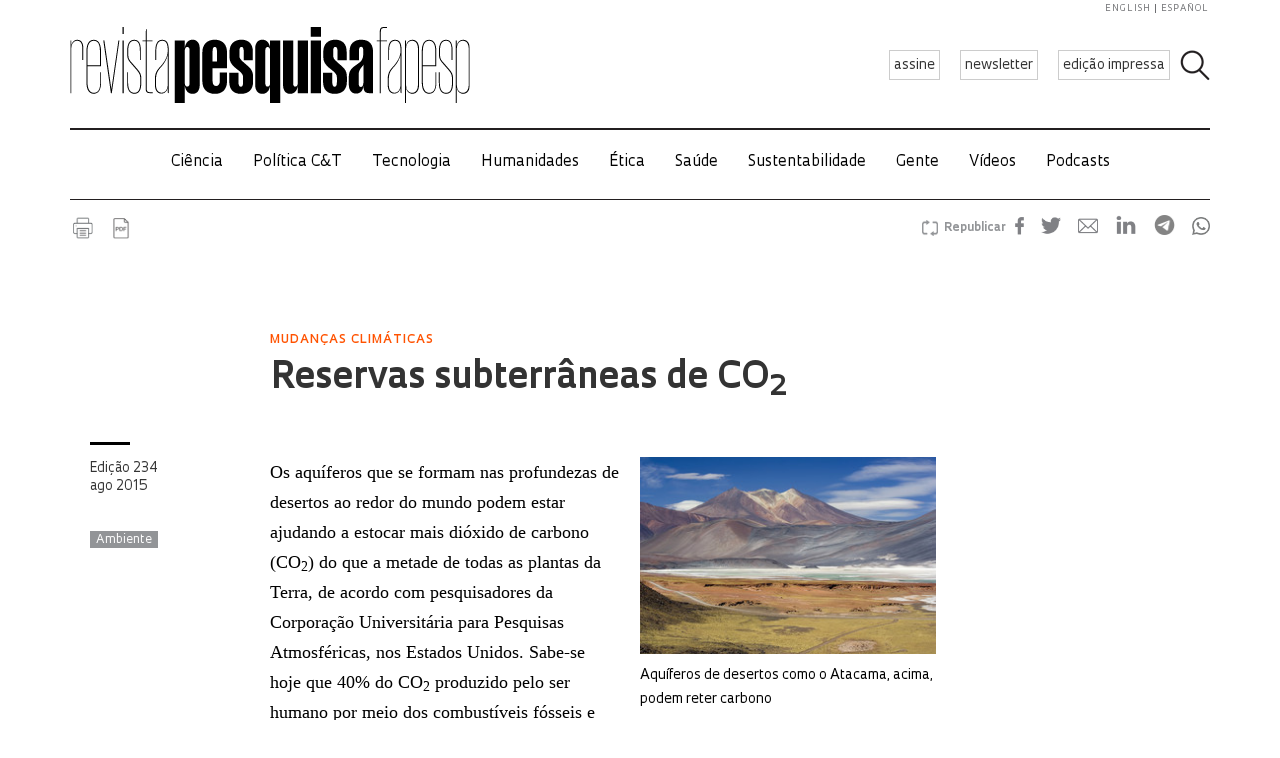

--- FILE ---
content_type: application/javascript
request_url: https://revistapesquisa.fapesp.br/wp-content/themes/revista-pesquisa-fapesp-tema/js/scripts.js?ver=6.9
body_size: 6661
content:
window.addEventListener("message", function(message) {
  if (typeof message.data === 'string'
    && message.data.indexOf('height') >= 0
    && message.data.indexOf('id') >= 0) {
    var data = JSON.parse(message.data);
    jQuery('#' + data.id).height(data.height);
    return;
  }
  if (typeof message.data === 'string' && message.data.indexOf('iframe-height:') === 0) {
    var height = message.data.split(':').pop();
    jQuery('iframe.related-frame').height(height);
  }
}, false);

jQuery(document).ready(function() {

  updateDotDotDot();

  var captions = jQuery(".media-credits-inline");
  for (var i = 0; i < captions.length; i++) {

    if (jQuery(captions[i]).is(':visible')) {
      var img = jQuery(captions[i]).prev('img, iframe, picture');
      var container = jQuery('<div></div>');
      jQuery(img).replaceWith(container);
      jQuery(container).append(img);
      jQuery(container).append(captions[i]);

      if (jQuery(img).hasClass('alignright')) {
        jQuery(container).addClass('alignright');
        jQuery(container).addClass('generated');
        jQuery(img).removeClass('alignright');
      }
      if (jQuery(img).hasClass('alignleft')) {
        jQuery(container).addClass('alignleft');
        jQuery(container).addClass('generated');
        jQuery(img).removeClass('alignleft');
      }
      if (jQuery(img).hasClass('aligncenter')) {
        jQuery(container).addClass('aligncenter');
        jQuery(container).addClass('generated');
        jQuery(img).removeClass('aligncenter');
      }
      if (jQuery(img).hasClass('alignnone')) {
        jQuery(container).addClass('alignnone');
        jQuery(container).addClass('generated');
        jQuery(img).removeClass('alignnone');
      }
      if (jQuery(img).hasClass('vertical')) {
        jQuery(container).addClass('vertical');
        jQuery(img).removeClass('vertical');
      }
    }
  }

  jQuery(window).on('resize', function() {
    updateDotDotDot();
  });

  jQuery(document).on('load', function() {
    updateDotDotDot();
  });


  jQuery('img').on('load', function() {
    checkVerticalImages();
  });

  jQuery(".icon_menu").click(function(e) {
    e.preventDefault();

    var heightBody = jQuery('body').height();
    jQuery('#nav').height(heightBody);

    if (jQuery(this).hasClass('ativo')) {
      jQuery('#nav').animate({
        left: 185 * (-1)
      }, 700);
      jQuery('body').animate({
        paddingLeft: 0
      }, 700);
      jQuery(this).removeClass('ativo');
      jQuery('body').removeClass('menu-mobile');
    } else {
      jQuery('#nav').animate({
        left: 0
      }, 700);
      jQuery('body').animate({
        paddingLeft: 185
      }, 700);
      jQuery(this).addClass('ativo');
      jQuery('body').addClass('menu-mobile');
    }

    return false;

  });

  jQuery('#nav .close').click(function() {
    jQuery('#nav').animate({
      left: 185 * (-1)
    }, 700);
    jQuery('#main, #header').animate({
      left: 0
    }, 700);
    jQuery('.icon_menu').removeClass('ativo');
    jQuery('body').removeClass('menu-mobile');

    return false;
  });

  jQuery(".icon_search").click(function(e) {
    if (jQuery('form.search').hasClass('closed')) {
      jQuery('form.search').removeClass('closed');
      jQuery('form.search .search-input').focus();
      jQuery('header.new .buttons').hide();
      jQuery('.last-edition').hide();
    } else if (jQuery('form.search .search-input').val()) {
      jQuery('form.search').submit();
    }
  });

  jQuery('.icon_search').on( 'mouseenter mouseleave', function() {
      jQuery(this).toggleClass('hover');
  });

  jQuery('form.search .search-input').blur(function(e) {
      if (jQuery(".icon_search").hasClass('hover')) return;
      jQuery('form.search').addClass('closed');
      jQuery('header.new .buttons, .last-edition').show();
      jQuery('.last-edition').hide();
  });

■ ■ ■

AIM OF THE TASK. The reply should hold only the lines of the listing above starting at the line containing "message.data.indexOf('height') >= 0" and ending at the line containing "jQuery(container).addClass('alignnone');", exactly as written.

RESULT.
    && message.data.indexOf('height') >= 0
    && message.data.indexOf('id') >= 0) {
    var data = JSON.parse(message.data);
    jQuery('#' + data.id).height(data.height);
    return;
  }
  if (typeof message.data === 'string' && message.data.indexOf('iframe-height:') === 0) {
    var height = message.data.split(':').pop();
    jQuery('iframe.related-frame').height(height);
  }
}, false);

jQuery(document).ready(function() {

  updateDotDotDot();

  var captions = jQuery(".media-credits-inline");
  for (var i = 0; i < captions.length; i++) {

    if (jQuery(captions[i]).is(':visible')) {
      var img = jQuery(captions[i]).prev('img, iframe, picture');
      var container = jQuery('<div></div>');
      jQuery(img).replaceWith(container);
      jQuery(container).append(img);
      jQuery(container).append(captions[i]);

      if (jQuery(img).hasClass('alignright')) {
        jQuery(container).addClass('alignright');
        jQuery(container).addClass('generated');
        jQuery(img).removeClass('alignright');
      }
      if (jQuery(img).hasClass('alignleft')) {
        jQuery(container).addClass('alignleft');
        jQuery(container).addClass('generated');
        jQuery(img).removeClass('alignleft');
      }
      if (jQuery(img).hasClass('aligncenter')) {
        jQuery(container).addClass('aligncenter');
        jQuery(container).addClass('generated');
        jQuery(img).removeClass('aligncenter');
      }
      if (jQuery(img).hasClass('alignnone')) {
        jQuery(container).addClass('alignnone');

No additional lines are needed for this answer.